I’ve written a lot of posts here about my style of writing, my addiction to it, and I’ve mentioned my endless devotion to writing. I haven’t yet shared a post about how I view my habit of writing. Maybe I have, on some other blog, long ago. Anyway, I have the time to ramble, so I may as well complete the set! ^o^/
In one of my favorite movies, “Catch Me If You Can”, there is a line that sums up the excitement of my writing process. In the scene, Leonardo DiCaprio plays the character of “Frank Abagnale Jr” the youngest con artist in America’s history, and he’s meeting with his father in a restaurant. Frank is desperately trying to impress his father as a Pan Am pilot, while trying to convince his father to win back his mother and undo the divorce.
Frank’s father, played by Christopher Walken, isn’t buying that his son is legitimately a pilot and he knows that Frank is a con artist. He smiles at his son, a bit of pride and worry in his eyes, and says to him, “Where are you going tonight, Frank? Someplace exotic? Just tell me where you’re going.”.
Every time I sit in front of the blank screen of a writing program, I find myself thinking, “Where are you going tonight, Dani? Someplace exotic?”. Writing, for me, is traveling the world, to new places, new planets, new dimensions in time. It’s always an adventure, where I get to meet new people and experience exotic places within my imagination.
And it cost me relatively next to nothing to do, the cost of electricity to power my laptop and internet connection to do research. I’ve been more places within my mind that I ever had in physical reality, starting at age six until currently.
My usual first step, before I began writing, is simply dreaming of a character’s face and the environment that he or she will start out in. I don’t dream of anything else, just the character and place for a few days. Later I dream about what I wish for his or her story conclusion to be; Do they die in the end? How? Why? Do they live? How? Why? What are the circumstances of their death or survival?
Once I have those answers, that’s when I open my writing program and try to think up a name for this character, their overall personality, hobbies, career, and interests. Then I began building the background characters or people that was once within the life of my main character that will shape their overall personality, wants and desires throughout the story. Each of these background characters have their own stories and purpose.
Some of the characters will follow my main protagonist or antagonist in his or her journey towards death or survival, others will only appear for a short while or will become a mere key to the puzzle of my main character’s behaviors within the story. For example, an abusive uncle that helps sow the seeds of a villain’s scorn towards society or spurred the rigid righteousness of a hero’s quest to protecting others.
I then write about the relationship between the characters, painting a picture of how they compliment each other or don’t fit together at all. I enjoy writing opposite contrasts, either as friends or enemies, exploring how two such individuals could possibly cross paths in real life situations.

### Requirement 1:
From the blog post about writing, reproduce the passage from "Frank’s father, played" up to and including "six until currently.".
### Requirement 2:
In the blog post about writing, who plays Frank's father in the movie scene it describes?
The entries after this point aren't needed.

### Data lines:
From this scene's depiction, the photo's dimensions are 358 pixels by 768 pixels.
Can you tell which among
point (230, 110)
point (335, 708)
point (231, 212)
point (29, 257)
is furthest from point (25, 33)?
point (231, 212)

### Expected output 1:
Frank’s father, played by Christopher Walken, isn’t buying that his son is legitimately a pilot and he knows that Frank is a con artist. He smiles at his son, a bit of pride and worry in his eyes, and says to him, “Where are you going tonight, Frank? Someplace exotic? Just tell me where you’re going.”.
Every time I sit in front of the blank screen of a writing program, I find myself thinking, “Where are you going tonight, Dani? Someplace exotic?”. Writing, for me, is traveling the world, to new places, new planets, new dimensions in time. It’s always an adventure, where I get to meet new people and experience exotic places within my imagination.
And it cost me relatively next to nothing to do, the cost of electricity to power my laptop and internet connection to do research. I’ve been more places within my mind that I ever had in physical reality, starting at age six until currently.

### Expected output 2:
Christopher Walken